My attempt: Intuitively, this seems to make sense--if the solution doesn't exist, then $y$ must blow up near some point $t_1$. I'm imagining you have to use uniqueness of solutions to ODE's, but I'm not sure how to go about this.

Any help appreciated!

Answer 1

Yes, the uniqueness is useful here. In particular the fact that you can glue solutions (over overlapping time intervals) together.

Note that the smoothness of $f$ implies that it satisfies a Lipschitz condition an any closed interval (in the second variable). We can thus use the Picard-Lindeloeff theorem to bound the lifetime of any solution from below.
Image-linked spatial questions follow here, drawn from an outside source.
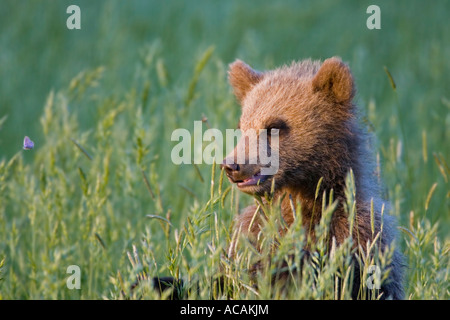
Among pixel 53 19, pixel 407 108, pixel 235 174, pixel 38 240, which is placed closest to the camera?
pixel 235 174

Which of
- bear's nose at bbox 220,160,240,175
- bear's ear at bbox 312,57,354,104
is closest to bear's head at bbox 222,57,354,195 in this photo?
bear's ear at bbox 312,57,354,104

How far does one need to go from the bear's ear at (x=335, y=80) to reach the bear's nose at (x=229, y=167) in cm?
84

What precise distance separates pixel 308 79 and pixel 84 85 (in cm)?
238

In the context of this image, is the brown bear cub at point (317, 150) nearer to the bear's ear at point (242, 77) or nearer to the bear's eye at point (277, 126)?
the bear's eye at point (277, 126)

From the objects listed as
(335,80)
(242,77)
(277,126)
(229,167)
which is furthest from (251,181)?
(242,77)

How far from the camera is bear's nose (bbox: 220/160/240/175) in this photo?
12.3 ft

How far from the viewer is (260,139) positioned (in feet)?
13.3

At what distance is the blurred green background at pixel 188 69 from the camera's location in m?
6.02

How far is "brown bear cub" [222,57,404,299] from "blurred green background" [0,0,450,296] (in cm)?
51

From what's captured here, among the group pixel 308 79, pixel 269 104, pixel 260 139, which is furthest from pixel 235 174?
pixel 308 79

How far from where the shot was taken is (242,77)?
472 cm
More concretely, if we assume that the maximal solution $y$ lives on $[0,t_1)$ but stays bounded as $t\to t_1-$ we can find a rectangle $$[0,t_1)\times y([0,t_1))\subset R:=[0,t_2]\times I.$$ Picard-Lindeloeff assures that for any fixed $t'\in [0,t_1)$ the problem of propagating $y(t')$ into the future admits a solution at least on $[t',t'+b]$, where $b$ is determined by the size of the rectangle and the supremum of the values of $f$ on it (the concrete formulation somewhat differs by source). Now we can simply move $t'$ closer to $t_1$ so that $t'+b>t_1$. This extension then glues with $y$, which is bogus.